Heuristic-free Knowledge Distillation for Streaming ASR via Multi-modal Training
Top Authors
Abstract
Existing knowledge distillation (KD) studies for streaming automatic speech recognition (ASR) adopt a non-streaming model as the teacher and a streaming model as the student, respectively. Since the non-streaming teacher usually has less emission latency compared to the streaming student, the teacher's prediction is typically shifted by $\tau$ frames, where the parameter $\tau$ is selected heuristically. In this paper, we observe that this manual shifting is sub-optimal and propose a novel framework, namely Heuristic-free KD. Instead of leveraging knowledge from the non-streaming teacher model, we employ a self-distillation setup, distilling the knowledge within the streaming architecture itself.
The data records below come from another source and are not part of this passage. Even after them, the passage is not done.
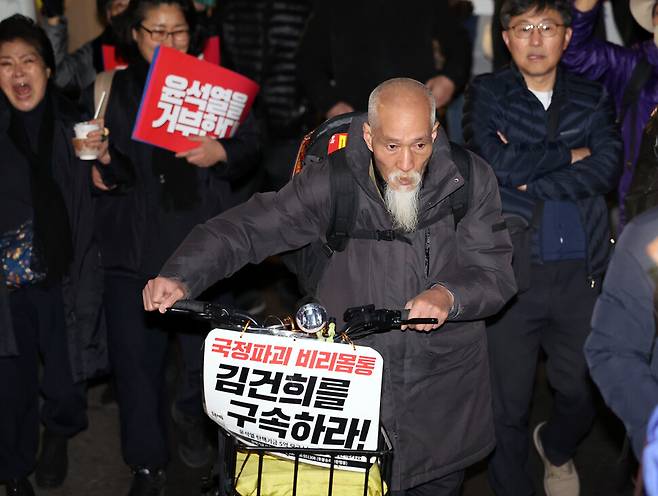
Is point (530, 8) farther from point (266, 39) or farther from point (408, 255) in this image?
point (266, 39)

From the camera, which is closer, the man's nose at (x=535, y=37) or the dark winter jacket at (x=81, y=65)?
the man's nose at (x=535, y=37)

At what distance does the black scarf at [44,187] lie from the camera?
5.64 metres

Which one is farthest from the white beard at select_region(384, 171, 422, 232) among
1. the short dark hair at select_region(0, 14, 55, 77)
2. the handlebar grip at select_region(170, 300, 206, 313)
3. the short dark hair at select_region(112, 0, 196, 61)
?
the short dark hair at select_region(0, 14, 55, 77)

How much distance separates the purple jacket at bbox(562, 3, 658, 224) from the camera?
5.74 m

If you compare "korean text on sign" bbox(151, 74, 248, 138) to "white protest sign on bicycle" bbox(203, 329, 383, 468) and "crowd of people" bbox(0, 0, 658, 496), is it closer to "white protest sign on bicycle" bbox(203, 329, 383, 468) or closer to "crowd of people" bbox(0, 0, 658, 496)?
"crowd of people" bbox(0, 0, 658, 496)

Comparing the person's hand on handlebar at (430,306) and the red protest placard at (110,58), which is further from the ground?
the red protest placard at (110,58)

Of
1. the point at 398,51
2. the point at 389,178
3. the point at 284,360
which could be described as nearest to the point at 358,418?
the point at 284,360

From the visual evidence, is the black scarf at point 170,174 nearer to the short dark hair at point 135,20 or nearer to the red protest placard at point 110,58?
the short dark hair at point 135,20

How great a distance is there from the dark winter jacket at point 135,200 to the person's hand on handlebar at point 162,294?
169 centimetres

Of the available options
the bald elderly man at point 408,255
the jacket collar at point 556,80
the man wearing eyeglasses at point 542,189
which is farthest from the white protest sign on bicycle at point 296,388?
the jacket collar at point 556,80

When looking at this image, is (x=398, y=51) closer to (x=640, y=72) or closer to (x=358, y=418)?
(x=640, y=72)

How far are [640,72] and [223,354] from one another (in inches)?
118

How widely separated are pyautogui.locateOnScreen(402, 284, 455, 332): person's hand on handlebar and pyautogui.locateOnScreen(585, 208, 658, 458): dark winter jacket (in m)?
0.59

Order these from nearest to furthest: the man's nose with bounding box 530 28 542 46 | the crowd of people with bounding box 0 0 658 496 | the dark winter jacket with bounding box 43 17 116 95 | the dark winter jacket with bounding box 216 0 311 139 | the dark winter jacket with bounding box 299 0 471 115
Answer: the crowd of people with bounding box 0 0 658 496 → the man's nose with bounding box 530 28 542 46 → the dark winter jacket with bounding box 43 17 116 95 → the dark winter jacket with bounding box 299 0 471 115 → the dark winter jacket with bounding box 216 0 311 139
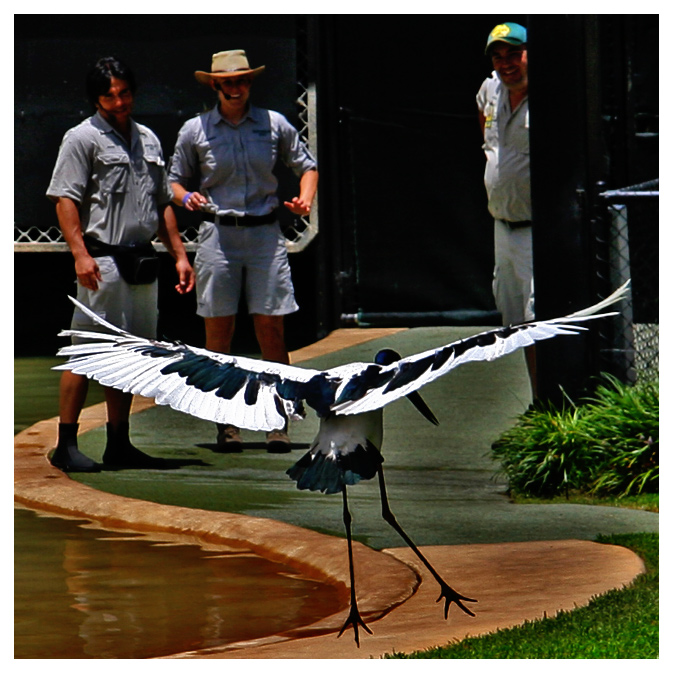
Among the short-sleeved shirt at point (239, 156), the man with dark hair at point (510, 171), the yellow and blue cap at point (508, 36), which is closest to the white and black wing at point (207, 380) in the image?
the short-sleeved shirt at point (239, 156)

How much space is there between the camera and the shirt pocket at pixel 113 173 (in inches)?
265

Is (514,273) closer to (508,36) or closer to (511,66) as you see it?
(511,66)

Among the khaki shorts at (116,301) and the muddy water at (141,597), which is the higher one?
the khaki shorts at (116,301)

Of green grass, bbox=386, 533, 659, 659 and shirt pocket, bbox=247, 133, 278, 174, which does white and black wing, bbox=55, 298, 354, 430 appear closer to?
green grass, bbox=386, 533, 659, 659

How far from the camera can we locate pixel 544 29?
6684mm

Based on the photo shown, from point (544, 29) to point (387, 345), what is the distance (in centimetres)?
356

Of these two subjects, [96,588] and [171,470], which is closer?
[96,588]

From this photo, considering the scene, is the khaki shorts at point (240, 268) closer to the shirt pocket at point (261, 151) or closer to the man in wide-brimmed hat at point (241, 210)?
the man in wide-brimmed hat at point (241, 210)

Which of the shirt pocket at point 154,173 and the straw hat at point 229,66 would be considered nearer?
the shirt pocket at point 154,173

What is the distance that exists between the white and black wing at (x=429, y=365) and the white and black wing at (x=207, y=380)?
10 centimetres

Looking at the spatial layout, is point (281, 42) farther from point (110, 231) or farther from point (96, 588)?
point (96, 588)

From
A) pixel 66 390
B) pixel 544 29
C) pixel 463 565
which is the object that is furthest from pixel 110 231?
pixel 463 565

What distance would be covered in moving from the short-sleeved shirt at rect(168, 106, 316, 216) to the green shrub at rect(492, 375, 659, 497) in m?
1.98

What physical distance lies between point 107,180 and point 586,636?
3760mm
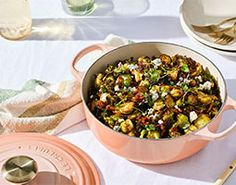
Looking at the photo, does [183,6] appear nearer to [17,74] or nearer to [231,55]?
[231,55]

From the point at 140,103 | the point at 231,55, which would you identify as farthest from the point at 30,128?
the point at 231,55

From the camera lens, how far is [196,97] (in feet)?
3.45

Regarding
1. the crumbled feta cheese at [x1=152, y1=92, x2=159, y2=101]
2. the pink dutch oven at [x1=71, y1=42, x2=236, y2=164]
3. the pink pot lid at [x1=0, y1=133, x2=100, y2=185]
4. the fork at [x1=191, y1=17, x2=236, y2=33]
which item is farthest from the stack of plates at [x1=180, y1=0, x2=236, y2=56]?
the pink pot lid at [x1=0, y1=133, x2=100, y2=185]

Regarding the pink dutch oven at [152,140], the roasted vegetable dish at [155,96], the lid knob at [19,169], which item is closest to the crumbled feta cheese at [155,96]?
the roasted vegetable dish at [155,96]

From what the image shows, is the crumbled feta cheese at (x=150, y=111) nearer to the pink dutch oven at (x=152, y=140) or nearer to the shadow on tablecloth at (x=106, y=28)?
the pink dutch oven at (x=152, y=140)

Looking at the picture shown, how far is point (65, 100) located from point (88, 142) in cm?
10

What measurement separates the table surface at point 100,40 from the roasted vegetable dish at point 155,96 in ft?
0.25

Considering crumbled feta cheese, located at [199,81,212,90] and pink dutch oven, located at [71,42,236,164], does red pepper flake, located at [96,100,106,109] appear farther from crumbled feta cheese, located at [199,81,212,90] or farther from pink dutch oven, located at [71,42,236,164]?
crumbled feta cheese, located at [199,81,212,90]

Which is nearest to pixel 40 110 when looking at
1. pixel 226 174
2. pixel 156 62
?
pixel 156 62

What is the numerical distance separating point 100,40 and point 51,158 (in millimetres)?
388

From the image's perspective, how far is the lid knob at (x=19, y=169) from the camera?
0.94 meters

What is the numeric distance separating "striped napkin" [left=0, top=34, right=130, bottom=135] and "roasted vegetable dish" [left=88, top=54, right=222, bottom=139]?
51 millimetres

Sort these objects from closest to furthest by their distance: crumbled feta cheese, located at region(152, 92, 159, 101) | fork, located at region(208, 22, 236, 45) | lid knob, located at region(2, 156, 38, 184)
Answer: lid knob, located at region(2, 156, 38, 184) < crumbled feta cheese, located at region(152, 92, 159, 101) < fork, located at region(208, 22, 236, 45)

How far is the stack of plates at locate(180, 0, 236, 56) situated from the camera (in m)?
1.31
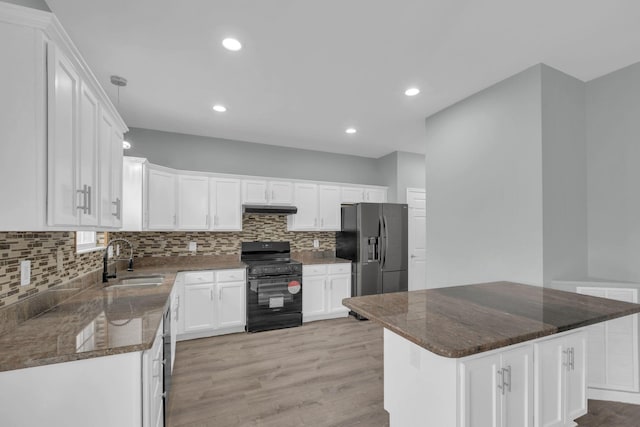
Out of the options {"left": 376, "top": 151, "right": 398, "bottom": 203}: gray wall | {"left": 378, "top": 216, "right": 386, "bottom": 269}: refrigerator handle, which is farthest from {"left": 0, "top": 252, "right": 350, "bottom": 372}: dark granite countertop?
{"left": 376, "top": 151, "right": 398, "bottom": 203}: gray wall

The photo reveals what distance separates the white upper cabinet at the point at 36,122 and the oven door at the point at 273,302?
2.59m

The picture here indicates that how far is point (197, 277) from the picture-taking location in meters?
3.44

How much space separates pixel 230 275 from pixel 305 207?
1.53 meters

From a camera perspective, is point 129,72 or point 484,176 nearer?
point 129,72

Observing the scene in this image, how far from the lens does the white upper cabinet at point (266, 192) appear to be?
4.07 m

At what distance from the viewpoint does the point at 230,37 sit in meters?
1.99

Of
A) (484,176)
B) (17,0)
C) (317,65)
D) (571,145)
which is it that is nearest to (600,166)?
(571,145)

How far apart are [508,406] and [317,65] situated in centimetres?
258

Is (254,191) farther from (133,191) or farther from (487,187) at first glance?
(487,187)

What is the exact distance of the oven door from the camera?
366 cm

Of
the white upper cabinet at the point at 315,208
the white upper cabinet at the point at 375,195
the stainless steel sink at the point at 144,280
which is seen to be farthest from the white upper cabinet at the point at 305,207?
the stainless steel sink at the point at 144,280

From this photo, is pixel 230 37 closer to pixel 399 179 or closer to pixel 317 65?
pixel 317 65

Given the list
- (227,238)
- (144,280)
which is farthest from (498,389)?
(227,238)

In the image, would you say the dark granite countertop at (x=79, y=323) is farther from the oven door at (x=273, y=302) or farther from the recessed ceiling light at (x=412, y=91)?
the recessed ceiling light at (x=412, y=91)
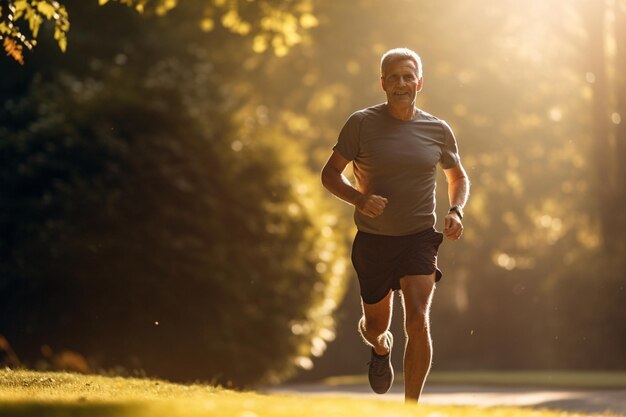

Since the teacher and student share the same streaming ASR backbone, the alignment mismatch issue can be effectively mitigated without requiring any time shifting by $\tau$. Additionally, we incorporate full-context textual information as an auxiliary multi-modal input for the proposed teacher. Although the streaming architecture lacks future context, the additional linguistic input enables it to generate more accurate knowledge for self-distillation. We empirically demonstrate that the proposed KD approach significantly improves the performance of the streaming ASR model, outperforming conventional methods that rely on the offline teacher and heuristic parameter.